> **Task**: Check each line below for "species" and say how many have it, with no other words.

> **Data to use**:

BEGIN

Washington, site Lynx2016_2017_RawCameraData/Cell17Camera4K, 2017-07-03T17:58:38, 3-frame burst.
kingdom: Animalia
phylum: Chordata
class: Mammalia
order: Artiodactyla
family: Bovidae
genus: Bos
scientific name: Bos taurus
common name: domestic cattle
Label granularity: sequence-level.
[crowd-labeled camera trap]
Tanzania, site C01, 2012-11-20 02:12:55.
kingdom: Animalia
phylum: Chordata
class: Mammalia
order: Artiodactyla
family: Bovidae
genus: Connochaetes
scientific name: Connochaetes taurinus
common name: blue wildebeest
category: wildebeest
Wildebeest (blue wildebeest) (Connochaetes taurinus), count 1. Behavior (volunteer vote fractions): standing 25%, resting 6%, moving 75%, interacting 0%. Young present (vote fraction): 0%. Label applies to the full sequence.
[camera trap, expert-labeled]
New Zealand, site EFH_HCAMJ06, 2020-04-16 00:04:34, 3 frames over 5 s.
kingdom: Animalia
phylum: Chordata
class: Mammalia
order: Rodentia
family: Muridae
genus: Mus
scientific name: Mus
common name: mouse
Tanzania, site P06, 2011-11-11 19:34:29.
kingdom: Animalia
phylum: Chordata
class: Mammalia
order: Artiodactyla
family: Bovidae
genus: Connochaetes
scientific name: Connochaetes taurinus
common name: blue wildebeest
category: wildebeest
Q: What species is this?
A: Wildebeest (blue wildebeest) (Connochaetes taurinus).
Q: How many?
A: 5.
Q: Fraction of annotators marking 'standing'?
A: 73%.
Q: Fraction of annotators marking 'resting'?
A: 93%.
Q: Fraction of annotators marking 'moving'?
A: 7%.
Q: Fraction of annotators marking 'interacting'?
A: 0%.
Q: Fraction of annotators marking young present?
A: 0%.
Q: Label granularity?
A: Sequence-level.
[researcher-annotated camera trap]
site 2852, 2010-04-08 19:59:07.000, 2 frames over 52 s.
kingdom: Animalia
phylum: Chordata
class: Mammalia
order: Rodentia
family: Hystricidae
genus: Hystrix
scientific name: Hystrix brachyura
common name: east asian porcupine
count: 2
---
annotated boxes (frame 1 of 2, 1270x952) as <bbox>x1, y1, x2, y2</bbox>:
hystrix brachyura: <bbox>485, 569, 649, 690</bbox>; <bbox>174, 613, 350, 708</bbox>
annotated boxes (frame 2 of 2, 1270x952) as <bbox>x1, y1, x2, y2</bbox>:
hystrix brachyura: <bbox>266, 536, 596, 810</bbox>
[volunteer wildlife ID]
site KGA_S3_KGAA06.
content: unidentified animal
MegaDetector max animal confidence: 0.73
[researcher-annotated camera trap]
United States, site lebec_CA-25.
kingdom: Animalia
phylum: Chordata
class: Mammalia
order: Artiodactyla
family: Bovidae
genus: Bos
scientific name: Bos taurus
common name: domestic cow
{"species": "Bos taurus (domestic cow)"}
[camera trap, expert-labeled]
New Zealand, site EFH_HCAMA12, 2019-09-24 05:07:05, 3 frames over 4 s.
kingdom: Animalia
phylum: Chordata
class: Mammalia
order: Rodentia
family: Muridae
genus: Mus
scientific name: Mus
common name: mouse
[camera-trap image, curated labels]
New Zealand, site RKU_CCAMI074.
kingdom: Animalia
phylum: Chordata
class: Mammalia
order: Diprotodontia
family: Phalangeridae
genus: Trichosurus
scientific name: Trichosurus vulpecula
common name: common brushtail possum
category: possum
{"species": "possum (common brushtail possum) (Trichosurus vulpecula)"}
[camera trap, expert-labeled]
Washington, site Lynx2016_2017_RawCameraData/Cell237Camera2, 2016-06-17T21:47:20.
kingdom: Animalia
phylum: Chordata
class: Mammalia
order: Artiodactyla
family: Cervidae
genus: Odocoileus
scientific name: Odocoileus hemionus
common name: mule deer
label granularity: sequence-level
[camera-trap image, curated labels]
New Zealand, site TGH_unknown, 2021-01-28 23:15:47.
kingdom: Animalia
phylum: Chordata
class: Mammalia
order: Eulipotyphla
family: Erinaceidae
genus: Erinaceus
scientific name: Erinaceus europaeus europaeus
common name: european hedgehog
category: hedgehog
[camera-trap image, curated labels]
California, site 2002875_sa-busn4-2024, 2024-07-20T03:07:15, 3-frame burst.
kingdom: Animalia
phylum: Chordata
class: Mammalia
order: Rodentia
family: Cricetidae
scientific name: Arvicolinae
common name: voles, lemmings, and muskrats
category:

END

> **Output**: 3